Les amateurs de musiques de film n’auront peut-être pas manqué la réédition somptueuse en collection deluxe de la BO du Village des Damnés de 1995. Il y a une bonne douzaine de raisons valables de se procurer cette BO. La première est que le film, reprise par Carpenter de l’adaptation précédente de 1960 est excellente. Christopher Reeves y livre une formidable prestation et probablement son dernier grand rôle (même s’il ne mourra qu’une petite dizaine d’années plus tard). Le roman original, Les Coucous de Midwich de John Wyndham est un incontournable chef d’oeuvre de la science-fiction contemporaine. Et on en passe. La fin est originale et l’action transposée d’Angleterre aux Etats-Unis permet à Carpenter une critique troublante de l’american way of life.
Côté musique (puisqu’on est là pour ça), il n’aura échappé à personne que la bande originale est co-signée par John Carpenter et par Dave Davies, qui n’est rien moins que la moitié du groupe anglais The Kinks. En 1995, le groupe est à l’agonie, miné par les antagonismes fraternels entre Ray et Dave (une constante chez eux) mais surtout par l’absence de perspectives commerciales pour leur « marque commune », leur dernière livraison, Phobia, en 1993, s’étant soldée par un échec à peu près complet (finalement assez mérité). Ray sort une autobiographie en 1996. Dave écrit la sienne au même moment et chacun est en train de verser vers des projets autonomes et séparés qui seront encouragés par la séparation officielle du groupe en 1996-1997. On ne sait pas trop ce qui est à l’origine de cette collaboration mais on imagine que Carpenter, toujours à la recherche d’une association qui lui permette de faire parler de ses films, a dû accueillir avec bienveillance la proposition du studio d’associer à son nom celui d’un compositeur aussi prestigieux que Dave Davies.

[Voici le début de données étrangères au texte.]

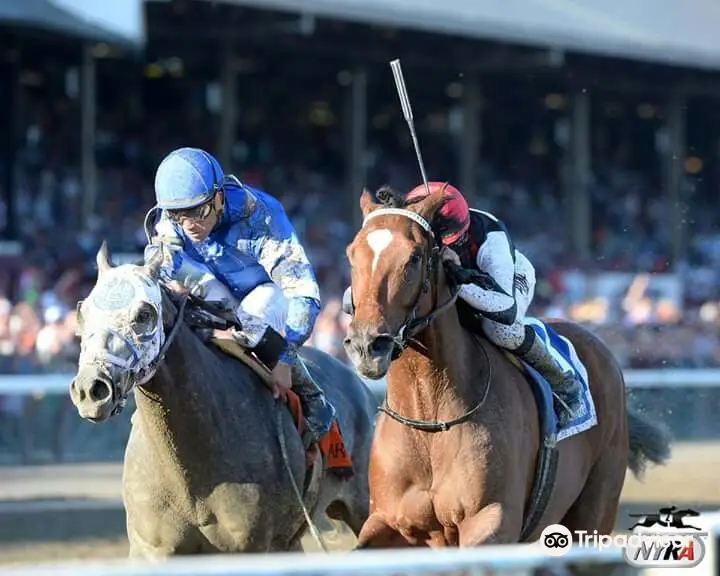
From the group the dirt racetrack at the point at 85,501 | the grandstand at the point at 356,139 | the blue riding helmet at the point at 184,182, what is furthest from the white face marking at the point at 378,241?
the grandstand at the point at 356,139

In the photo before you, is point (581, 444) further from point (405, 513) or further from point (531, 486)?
point (405, 513)

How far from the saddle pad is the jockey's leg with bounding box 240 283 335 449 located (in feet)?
2.51

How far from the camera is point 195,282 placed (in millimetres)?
4922

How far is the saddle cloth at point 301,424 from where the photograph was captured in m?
5.16

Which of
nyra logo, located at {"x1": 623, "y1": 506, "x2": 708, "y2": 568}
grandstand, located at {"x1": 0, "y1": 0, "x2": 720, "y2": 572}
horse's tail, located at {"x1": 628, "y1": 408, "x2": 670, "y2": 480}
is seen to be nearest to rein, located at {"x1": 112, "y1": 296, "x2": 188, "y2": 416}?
nyra logo, located at {"x1": 623, "y1": 506, "x2": 708, "y2": 568}

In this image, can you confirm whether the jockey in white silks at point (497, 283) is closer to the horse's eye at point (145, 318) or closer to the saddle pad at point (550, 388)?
the saddle pad at point (550, 388)

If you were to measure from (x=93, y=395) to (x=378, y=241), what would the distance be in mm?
1061

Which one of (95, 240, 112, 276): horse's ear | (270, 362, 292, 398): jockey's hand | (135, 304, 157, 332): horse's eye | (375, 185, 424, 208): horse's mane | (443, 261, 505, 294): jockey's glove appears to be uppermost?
(375, 185, 424, 208): horse's mane

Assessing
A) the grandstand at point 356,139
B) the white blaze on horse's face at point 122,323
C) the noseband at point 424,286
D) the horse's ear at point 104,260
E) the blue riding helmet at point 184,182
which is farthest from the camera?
the grandstand at point 356,139

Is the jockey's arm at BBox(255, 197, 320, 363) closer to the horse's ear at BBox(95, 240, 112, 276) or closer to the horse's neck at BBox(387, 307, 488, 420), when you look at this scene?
the horse's neck at BBox(387, 307, 488, 420)

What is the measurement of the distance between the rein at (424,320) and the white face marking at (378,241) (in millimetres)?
133

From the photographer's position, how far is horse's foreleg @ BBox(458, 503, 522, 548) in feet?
15.6

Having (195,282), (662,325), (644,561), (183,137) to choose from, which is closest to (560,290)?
(662,325)

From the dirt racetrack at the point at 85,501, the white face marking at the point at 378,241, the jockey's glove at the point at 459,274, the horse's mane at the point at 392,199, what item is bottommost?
the dirt racetrack at the point at 85,501
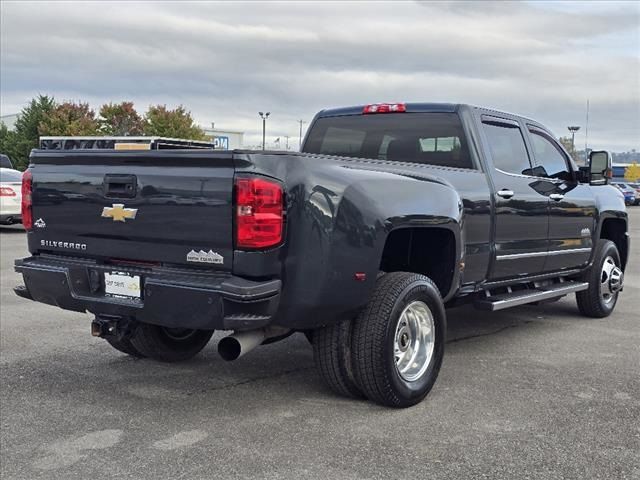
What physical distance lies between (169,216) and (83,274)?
28.9 inches

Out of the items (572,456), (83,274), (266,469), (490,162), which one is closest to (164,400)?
(83,274)

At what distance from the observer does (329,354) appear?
445 cm

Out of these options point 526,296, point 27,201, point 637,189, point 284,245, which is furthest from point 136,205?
point 637,189

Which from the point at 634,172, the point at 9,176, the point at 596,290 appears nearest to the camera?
the point at 596,290

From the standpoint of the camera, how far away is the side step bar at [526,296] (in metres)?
5.73

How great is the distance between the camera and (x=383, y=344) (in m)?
4.34

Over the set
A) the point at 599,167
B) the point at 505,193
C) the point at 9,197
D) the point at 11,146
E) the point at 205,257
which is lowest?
the point at 9,197

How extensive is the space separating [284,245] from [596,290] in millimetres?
Result: 4679

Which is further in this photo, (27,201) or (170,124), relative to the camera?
(170,124)

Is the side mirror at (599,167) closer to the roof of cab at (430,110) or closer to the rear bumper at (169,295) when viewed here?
the roof of cab at (430,110)

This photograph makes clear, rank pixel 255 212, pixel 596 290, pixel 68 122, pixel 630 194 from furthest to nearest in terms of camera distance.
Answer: pixel 630 194, pixel 68 122, pixel 596 290, pixel 255 212

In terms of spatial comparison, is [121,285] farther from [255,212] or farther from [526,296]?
[526,296]

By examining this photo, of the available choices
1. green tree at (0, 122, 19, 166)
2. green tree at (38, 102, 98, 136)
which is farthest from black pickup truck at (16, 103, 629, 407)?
green tree at (0, 122, 19, 166)

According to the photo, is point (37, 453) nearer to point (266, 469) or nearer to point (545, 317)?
point (266, 469)
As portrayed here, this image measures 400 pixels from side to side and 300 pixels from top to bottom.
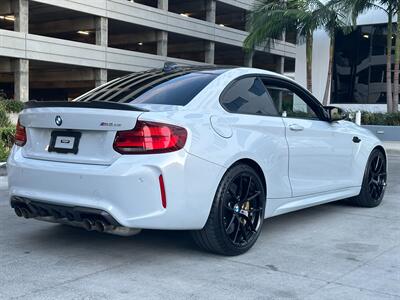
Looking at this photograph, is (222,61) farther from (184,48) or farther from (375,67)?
(375,67)

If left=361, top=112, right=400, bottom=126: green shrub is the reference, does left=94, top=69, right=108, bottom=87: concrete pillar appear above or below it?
above

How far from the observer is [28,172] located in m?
4.32

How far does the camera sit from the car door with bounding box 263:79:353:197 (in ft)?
17.2

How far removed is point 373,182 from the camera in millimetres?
6812

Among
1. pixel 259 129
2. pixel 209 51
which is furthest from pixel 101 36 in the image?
pixel 259 129

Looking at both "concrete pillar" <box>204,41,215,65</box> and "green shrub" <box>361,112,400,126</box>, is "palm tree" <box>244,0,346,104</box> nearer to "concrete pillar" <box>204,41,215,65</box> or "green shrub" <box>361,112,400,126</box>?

Le guitariste des Kinks a beau n’avoir signé qu’un ou deux morceaux par album au sein du duo conduit par son frère, il a toujours été auréolé du succès originel du remarquable Death Of A Clown et aura rêvé (jusqu’en 1980) de signer un album solo pour s’émanciper du pouvoir de son aîné. Faute de documentation suffisante, on ne sait pas trop comment la collaboration entre Davies et Carpenter s’est nouée, ni ce qui relève ici, de l’un ou de l’autre. La musique de Village of The Damned ressemble à une composition de John Carpenter qui serait un peu moins cheap et plus tenue que d’autres. Est-ce parce que le film lui-même disposait d’un peu plus de moyens ou la collaboration avec Davies a-t-elle permis au réalisateur de sortir de la petite économie dans laquelle évoluaient ordinairement ses bandes-son.

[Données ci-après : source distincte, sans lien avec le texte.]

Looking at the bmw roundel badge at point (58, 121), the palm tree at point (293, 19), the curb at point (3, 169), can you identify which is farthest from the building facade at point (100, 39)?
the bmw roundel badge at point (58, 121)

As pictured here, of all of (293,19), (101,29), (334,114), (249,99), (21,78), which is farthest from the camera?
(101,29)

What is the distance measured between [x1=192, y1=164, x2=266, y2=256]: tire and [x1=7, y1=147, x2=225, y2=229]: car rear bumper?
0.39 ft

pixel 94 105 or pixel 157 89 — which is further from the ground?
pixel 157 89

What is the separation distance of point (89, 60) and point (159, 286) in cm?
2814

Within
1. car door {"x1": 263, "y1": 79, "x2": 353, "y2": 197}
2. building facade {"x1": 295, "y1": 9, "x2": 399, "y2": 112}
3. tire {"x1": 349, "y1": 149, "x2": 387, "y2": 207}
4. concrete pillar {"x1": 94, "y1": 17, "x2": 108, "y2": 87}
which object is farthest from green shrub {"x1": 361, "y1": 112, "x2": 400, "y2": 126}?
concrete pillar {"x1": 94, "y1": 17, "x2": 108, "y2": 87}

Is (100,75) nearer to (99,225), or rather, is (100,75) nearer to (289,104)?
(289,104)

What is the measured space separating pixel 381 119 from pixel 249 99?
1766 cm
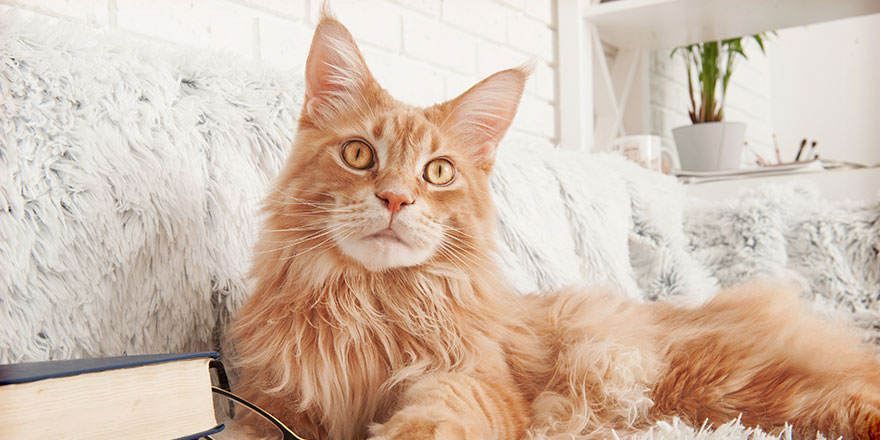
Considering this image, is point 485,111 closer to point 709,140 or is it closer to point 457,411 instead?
point 457,411

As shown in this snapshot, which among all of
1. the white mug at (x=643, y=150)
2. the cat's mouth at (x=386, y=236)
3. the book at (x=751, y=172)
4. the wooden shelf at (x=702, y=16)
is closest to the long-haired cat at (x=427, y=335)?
the cat's mouth at (x=386, y=236)

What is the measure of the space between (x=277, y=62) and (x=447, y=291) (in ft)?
3.19

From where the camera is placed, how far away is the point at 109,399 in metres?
0.56

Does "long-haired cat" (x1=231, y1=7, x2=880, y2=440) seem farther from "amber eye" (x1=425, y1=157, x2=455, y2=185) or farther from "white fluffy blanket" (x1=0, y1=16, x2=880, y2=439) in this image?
"white fluffy blanket" (x1=0, y1=16, x2=880, y2=439)

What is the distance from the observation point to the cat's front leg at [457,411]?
0.73m

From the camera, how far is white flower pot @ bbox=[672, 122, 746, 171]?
2.68 metres

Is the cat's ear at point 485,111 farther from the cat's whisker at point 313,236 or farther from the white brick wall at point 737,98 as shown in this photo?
the white brick wall at point 737,98

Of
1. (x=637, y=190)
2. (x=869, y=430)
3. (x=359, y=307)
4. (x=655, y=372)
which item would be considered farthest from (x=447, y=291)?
(x=637, y=190)

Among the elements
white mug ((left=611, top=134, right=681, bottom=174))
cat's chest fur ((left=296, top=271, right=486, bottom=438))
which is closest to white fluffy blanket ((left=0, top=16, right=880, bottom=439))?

Toujours est-il qu’on a droit ici à une BO particulièrement luxuriante et habillée de façon orchestrale. L’ouverture pose un climat d’inquiétude et de mystère de manière assez formidable et très minimaliste. L’enchaînement entre la première plage et le pastoral The Fair est assez exemplaire et remarquable, avant qu’on ne tombe sur le plat de résistance du disque qui est le thème des enfants qui sera repris dans des formes différentes tout au long du disque et que les compositeurs isolent dans le morceau March Of The Children. On imagine assez bien ce que la bande son doit au travail à la guitare de Dave Davies (The Fair, toujours) et combien le mélange des genres entre la production orchestrale, cet apport instrumental de Davies et le savoir-faire traditionnel au synthé de Carpenter a pu se mettre en place. La réussite est assez insolente et confère à cette bande originale un impact classique immédiat en même temps qu’une originalité qui consiste à mêler la BO cheap dite de film de genre (en gros, ce que fait d’ordinaire Carpenter) et une production hollywoodienne plus référencée.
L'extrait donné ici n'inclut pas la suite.